The kidneys can produce a range of urine osmolalities depending on the levels of ADH. The production of hypo-osmotic urine is an understandable process: The tubules (particularly the thick ascending limb of Henle's loop) reabsorb relatively more solute than water, and the dilute fluid that remains in the lumen is excreted. The production of hyperosmotic urine is also straightfoward in that reabsorption of water from the lumen into a hyperosmotic interstitium concentrates that luminal fluid, leaving concentrated urine to be excreted.
The Mechanism to Generate Medullary Osmotic Gradient
There is a gradient of osmolality (hyperosmotic), increasing from a nearly iso-osmotic value at the corticomedullary border to a maximum of greater than 1000 mOsm/kg at the papilla. The peak osmolality is variable depending on dehydration or overhydration, where highest during periods of dehydration and lowest (approximately half of that during excess hydration) during excess hydration.
In the steady state there must be mass balance, that is, every substance that enters the medulla via tubule or blood vessel must leave the medulla via tubule or blood vessels. However, during development of the gradient there are transient accumulations of solute, and during washout of the gradient there are losses. To develop the osmotic gradient in the medullary interstitium, there must be deposition of solute in excess of water. It is reabsorption of sodium and chloride by the thick ascending limb in excess of water reabsorbed in the thin descending limbs that accomplishes this task. At the junction between the inner and outer medulla, the ascending limbs of all loops of Henle, whether long or short, turn into thick regions and remain thick all the way back until they reach the original Bowman's capsules. As they reabsorb solute without water and dilute the luminal fluid, they simultaneously add solute without water to the surrounding interstitium. This action of the thick ascending limb is absolutely essential and is the key to everything else that happens. If transport in the thick ascending limb is innhibited, the lumen is not diluted and the interstitium is not concentrated, and the urine becomes iso-osmotic.
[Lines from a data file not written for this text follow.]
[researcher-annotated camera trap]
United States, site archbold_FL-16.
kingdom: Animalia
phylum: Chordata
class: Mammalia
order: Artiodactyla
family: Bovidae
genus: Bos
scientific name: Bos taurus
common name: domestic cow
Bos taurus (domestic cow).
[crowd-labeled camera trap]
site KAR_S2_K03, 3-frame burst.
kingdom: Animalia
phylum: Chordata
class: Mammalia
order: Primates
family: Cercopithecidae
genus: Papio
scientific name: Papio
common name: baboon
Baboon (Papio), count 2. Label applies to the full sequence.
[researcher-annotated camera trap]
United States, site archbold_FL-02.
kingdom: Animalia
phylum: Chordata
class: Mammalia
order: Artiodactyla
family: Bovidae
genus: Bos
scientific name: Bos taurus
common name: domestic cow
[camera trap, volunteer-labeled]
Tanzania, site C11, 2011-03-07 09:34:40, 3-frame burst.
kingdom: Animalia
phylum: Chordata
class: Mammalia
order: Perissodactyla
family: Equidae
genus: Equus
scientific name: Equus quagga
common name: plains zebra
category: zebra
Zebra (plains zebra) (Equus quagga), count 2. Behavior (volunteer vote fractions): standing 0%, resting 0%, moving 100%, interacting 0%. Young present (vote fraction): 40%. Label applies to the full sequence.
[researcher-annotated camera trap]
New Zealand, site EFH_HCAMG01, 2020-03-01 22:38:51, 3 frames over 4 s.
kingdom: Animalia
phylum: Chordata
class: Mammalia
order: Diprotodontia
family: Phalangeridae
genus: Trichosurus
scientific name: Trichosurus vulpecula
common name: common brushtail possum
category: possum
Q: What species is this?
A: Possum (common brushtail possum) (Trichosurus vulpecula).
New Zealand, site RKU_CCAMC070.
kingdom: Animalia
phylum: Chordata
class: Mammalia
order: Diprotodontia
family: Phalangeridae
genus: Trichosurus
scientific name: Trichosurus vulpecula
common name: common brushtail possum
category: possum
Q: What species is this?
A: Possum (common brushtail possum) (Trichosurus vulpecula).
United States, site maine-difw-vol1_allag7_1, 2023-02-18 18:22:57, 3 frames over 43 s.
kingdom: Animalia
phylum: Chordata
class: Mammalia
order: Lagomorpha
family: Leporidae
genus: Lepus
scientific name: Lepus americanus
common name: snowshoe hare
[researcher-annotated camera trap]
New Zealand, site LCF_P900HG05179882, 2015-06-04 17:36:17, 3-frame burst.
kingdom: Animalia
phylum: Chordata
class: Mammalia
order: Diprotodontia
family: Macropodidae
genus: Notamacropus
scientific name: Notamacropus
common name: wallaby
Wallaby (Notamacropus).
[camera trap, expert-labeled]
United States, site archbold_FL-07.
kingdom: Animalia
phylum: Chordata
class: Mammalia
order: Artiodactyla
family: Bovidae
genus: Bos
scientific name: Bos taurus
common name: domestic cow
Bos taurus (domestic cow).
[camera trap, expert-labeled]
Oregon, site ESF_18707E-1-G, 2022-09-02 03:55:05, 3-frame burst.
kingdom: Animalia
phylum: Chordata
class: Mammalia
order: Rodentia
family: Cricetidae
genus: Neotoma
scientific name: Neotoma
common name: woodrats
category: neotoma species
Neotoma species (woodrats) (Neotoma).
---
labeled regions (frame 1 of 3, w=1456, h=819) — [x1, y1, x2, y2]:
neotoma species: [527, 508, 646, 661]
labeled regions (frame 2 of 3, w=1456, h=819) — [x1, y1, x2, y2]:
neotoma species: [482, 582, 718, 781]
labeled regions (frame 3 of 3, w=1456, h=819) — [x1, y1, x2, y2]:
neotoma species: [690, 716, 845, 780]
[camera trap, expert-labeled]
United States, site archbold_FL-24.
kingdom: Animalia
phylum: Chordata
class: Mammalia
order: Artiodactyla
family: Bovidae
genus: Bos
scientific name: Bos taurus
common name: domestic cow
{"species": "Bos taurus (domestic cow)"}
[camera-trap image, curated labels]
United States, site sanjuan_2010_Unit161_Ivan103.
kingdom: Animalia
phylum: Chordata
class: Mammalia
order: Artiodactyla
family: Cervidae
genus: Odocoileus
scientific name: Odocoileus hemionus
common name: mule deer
For thick ascending limbs in the cortex, reabsorbed solute is taken up by abundant cortex blood flow so intersititum osmolality in the cortex approximately equal plasma
High concentratiion sodium level in outer medulla interstitium makes them diffuse into DVR and AVR
Hyperosmotic sodium in AVR can diffuse into nearby DVR – the countercurrent exchange
For those portions of the thick ascending limbs in the cortex, the reabsorbed solute simply mixes with material reabsorbed by the nearby proximal convoluted tubules. Because the cortex contains abundant peritubular capillaries and a hight blood flow, the reabsorbed material immediately moves into the vasculature and returns to the general circulation. However, in the medulla, the vascular anatomy is arranged differently and total blood flow is much lower. Solute that is reabsorbed and deposited in the outer medullary interstitium during the establishment of the osmotic gradient is not immediately removed, that is, it accumulates. The degree of accumulation before a steady state is reached is a function of the arrangement of the vasa recta, their permeability properties and the volume of blood flowing within them.
Imagine first a hypothetical situation of no blood flow. Sodium would accumulate in the outer medulla without limit, because there would be no way to remove it. But, of course the outer medulla is perfused with blood, as are all tissues. Blood enters and leaves the outer medulla through parallel bundles of descending and ascending vasa recta (DVR and AVR). These vessels are permeable to sodium. Therefore sodium enters the vasa recta driven by the rise in concentration in the surrounding interstitium. Sodium entering the ascending vessels returns to the general circulation, but sodium in the descending vessels is distributed deeper into the medulla, where it diffuses out across the endothelia of the vassa recta and the interbundle capillaries that they feed, thereby raising the sodim content throughout the medulla.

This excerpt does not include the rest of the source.